The man tasked with making the Ontario government's massive transit promises a reality is leaving the job, in what is being called a "great loss" for Metrolinx.

As he enters the final stretch of a 41-year career that has taken him around Canada and the United States, Jack Collins urged his successor at the regional transit agency to keep the public onside by showing progress and said that political leaders have to "stick to it and build it."

His stature has grown fast since joining the agency six years ago. In his first role at the organization, his team consisted of him and the partial use of three other employees. He now co-ordinates the efforts of 300 people and, as chief capital officer, oversees a capital budget of $2.5-billion.

"For me, I guess I would say I really don't need another project on my résumé," Mr. Collins said in a wide-ranging interview Wednesday in his office at Toronto's Union Station.

"But the main motivation is, I'm at a point in my life now, 65, when I've got two granddaughters that happened to come along just in the last couple of years. And I'd really like to be a full-time grandpa and be part of their life."

The departure, scheduled for the end of the year, leaves a large hole in the organization. Mr. Collins said that he signalled internally his desire to leave in recent months, though, allowing a quiet search for his successor to begin.

"Whenever you lose someone of Jack's calibre … that's a significant challenge for the organization," Metrolinx CEO Bruce McCuaig said.

"The good news is that Jack and I have been planning for the day that he was going to be returning to his family.
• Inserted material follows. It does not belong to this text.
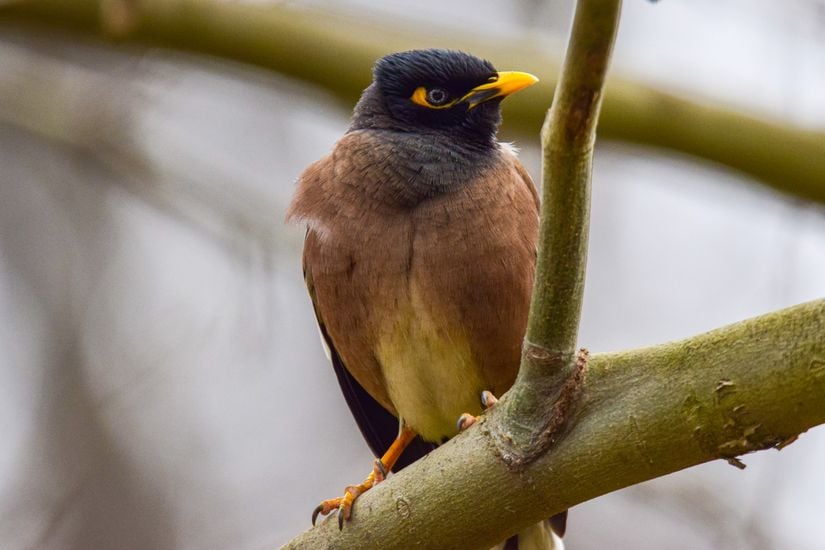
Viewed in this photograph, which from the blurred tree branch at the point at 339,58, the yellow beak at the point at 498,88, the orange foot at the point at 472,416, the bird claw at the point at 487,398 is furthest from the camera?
Result: the blurred tree branch at the point at 339,58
He's built the kind of organization that is resilient, that has successors, that is well under way in terms of the machinery to deliver on the program."

The trajectory of Mr. Collins's time at Metrolinx is illustrative of the growing importance of transit under the current provincial government. Premier Kathleen Wynne is a former minister of transportation and has continued to champion infrastructure investment since leading the Liberals to a majority government last year.

The centrepiece of the Grits' transportation plan is the electrification of GO rail corridors, adding faster and more frequent service. This is also key to Toronto Mayor John Tory's transit plan, which entails a more local variant on GO service, with trains making additional stops and some form of connection to the airport area.

Ramping up GO into what the province calls a Regional Express Rail service will take years, making Metrolinx officials keenly aware of the need to keep showing that other projects are moving ahead. Among the most visible is the Eglinton Crosstown light-rail line, for which a $9.1-billion contract for the remainder of its construction and a generation of maintenance was recently announced.

But Mr. Collins pointed also to a much smaller project for dedicated bus lanes in York Region as evidence against the regular local criticism that the transit file is all talk and no progress. And he predicted that transit-building will gain a self-sustaining momentum as people see projects come online and realize the benefits they can bring.

Mr. Collins began his career at Environment Canada, assessing marine projects, but soon made the switch to transit. He spent time in Hamilton, Vancouver and Detroit before starting a 10-year stretch of work on U.S. light-rail projects. That was followed by 11 years with a transportation authority in San Jose, Calif. He joined Metrolinx late last decade and took on a series of senior roles. He had an unusually public profile for a senior bureaucrat, his affability leading Metrolinx to feature him in ads extolling the benefits of their plans. And local railfans who turned out to watch the middle-of-the-night lift over the Allen Expressway of two tunnel boring machines might have seen him there as well. He had pitched attendance at the event to his wife, he admitted, as a date night.

"First she said yes to the date," he recalled, "then I told her what the date was."